And, you noticed third, and retained always, that he lived and worked as much for the myth of the thing as the fact of the thing; that the former could serve the latter if it was seasoned correctly. If it meant a little less weariness across an exhausting plain over which contradictions ran as rampant as street gangs, base stealers, or establishmentarian misspeak or doublespeak, Harvey would play his own kind of misspeak in the guise of the plain speak, through a voice any man would have considered an honour with which to be blessed, letting his listeners think they'd put one over on the slickers they'd left laughing and steaming.
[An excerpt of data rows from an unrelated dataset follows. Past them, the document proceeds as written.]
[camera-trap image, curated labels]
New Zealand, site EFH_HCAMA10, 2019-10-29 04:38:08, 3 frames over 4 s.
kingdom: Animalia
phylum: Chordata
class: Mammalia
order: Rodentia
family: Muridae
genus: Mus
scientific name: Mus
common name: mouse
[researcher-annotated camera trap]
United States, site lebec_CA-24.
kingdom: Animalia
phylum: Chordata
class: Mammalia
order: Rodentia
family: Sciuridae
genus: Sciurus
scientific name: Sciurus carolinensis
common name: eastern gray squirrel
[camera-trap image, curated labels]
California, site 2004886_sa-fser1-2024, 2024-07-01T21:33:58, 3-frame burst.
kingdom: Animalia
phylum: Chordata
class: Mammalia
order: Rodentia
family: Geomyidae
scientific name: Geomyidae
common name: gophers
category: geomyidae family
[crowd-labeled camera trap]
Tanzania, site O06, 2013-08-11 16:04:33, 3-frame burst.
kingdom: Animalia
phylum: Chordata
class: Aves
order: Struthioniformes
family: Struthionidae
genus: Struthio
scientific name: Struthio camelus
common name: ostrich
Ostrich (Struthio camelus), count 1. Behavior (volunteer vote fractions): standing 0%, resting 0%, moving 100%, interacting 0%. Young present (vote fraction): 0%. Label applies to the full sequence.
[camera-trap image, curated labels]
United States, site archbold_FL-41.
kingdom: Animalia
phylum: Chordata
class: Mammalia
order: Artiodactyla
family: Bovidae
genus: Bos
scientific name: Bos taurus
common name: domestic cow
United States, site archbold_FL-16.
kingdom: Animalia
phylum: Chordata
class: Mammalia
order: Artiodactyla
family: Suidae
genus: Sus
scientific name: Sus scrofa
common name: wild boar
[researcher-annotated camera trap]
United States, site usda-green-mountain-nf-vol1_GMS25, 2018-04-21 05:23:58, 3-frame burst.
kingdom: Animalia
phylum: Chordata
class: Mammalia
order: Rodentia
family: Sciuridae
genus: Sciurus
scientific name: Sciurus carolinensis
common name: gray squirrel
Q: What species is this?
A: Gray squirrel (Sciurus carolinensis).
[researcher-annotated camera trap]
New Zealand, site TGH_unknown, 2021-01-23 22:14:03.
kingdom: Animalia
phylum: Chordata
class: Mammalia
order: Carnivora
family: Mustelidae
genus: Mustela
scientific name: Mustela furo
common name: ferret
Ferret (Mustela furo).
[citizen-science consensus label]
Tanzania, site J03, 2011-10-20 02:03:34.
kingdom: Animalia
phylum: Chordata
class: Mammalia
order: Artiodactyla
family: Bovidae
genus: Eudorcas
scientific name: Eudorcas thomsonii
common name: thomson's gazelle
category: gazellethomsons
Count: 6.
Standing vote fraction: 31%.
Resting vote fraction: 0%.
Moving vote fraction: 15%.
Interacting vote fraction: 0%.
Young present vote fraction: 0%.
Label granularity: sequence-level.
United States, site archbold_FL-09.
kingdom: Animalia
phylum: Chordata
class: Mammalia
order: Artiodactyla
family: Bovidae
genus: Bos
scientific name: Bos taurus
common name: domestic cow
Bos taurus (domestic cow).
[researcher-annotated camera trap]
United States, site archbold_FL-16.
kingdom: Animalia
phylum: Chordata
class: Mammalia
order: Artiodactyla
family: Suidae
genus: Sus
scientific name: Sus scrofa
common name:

He was the backroad storekeep buffed and polished, spinning tales, treatises, and talismans of America the Wonderful; he was harmless when all was said and done in his periodic short steps, omissions, and stretchers. At his absolute best, Harvey was a human Old Farmer's Almanac as if edited by Paul Rhymer. At his absolute most human, he was secure enough to lash the indefencible when at last it showed itself a threat he could feel, never once apologising for exercising his inalienable right to change his mind.

And, in that sonorous bark and melodious burr, unafraid of the pause as if exhaling smoke comfortably from a long-worn, hand-carved pipe, Harvey was the last, it seemed, of the line of the old-time radio commentators* different as winter and summer but bound by an unspoken call to sort, sift, and serve the serious and the silly in the same fifteen-course meal. Delicious enough that you hated his being wrong mostly because you loved his being right.



* You may care to note: Paul Harvey and his son, Paul Harvey Aurandt, Jr. (the brains who created and wrote his father's famous, beloved The Rest of the Story series), are the only father-and-son members of the Radio Hall of Fame.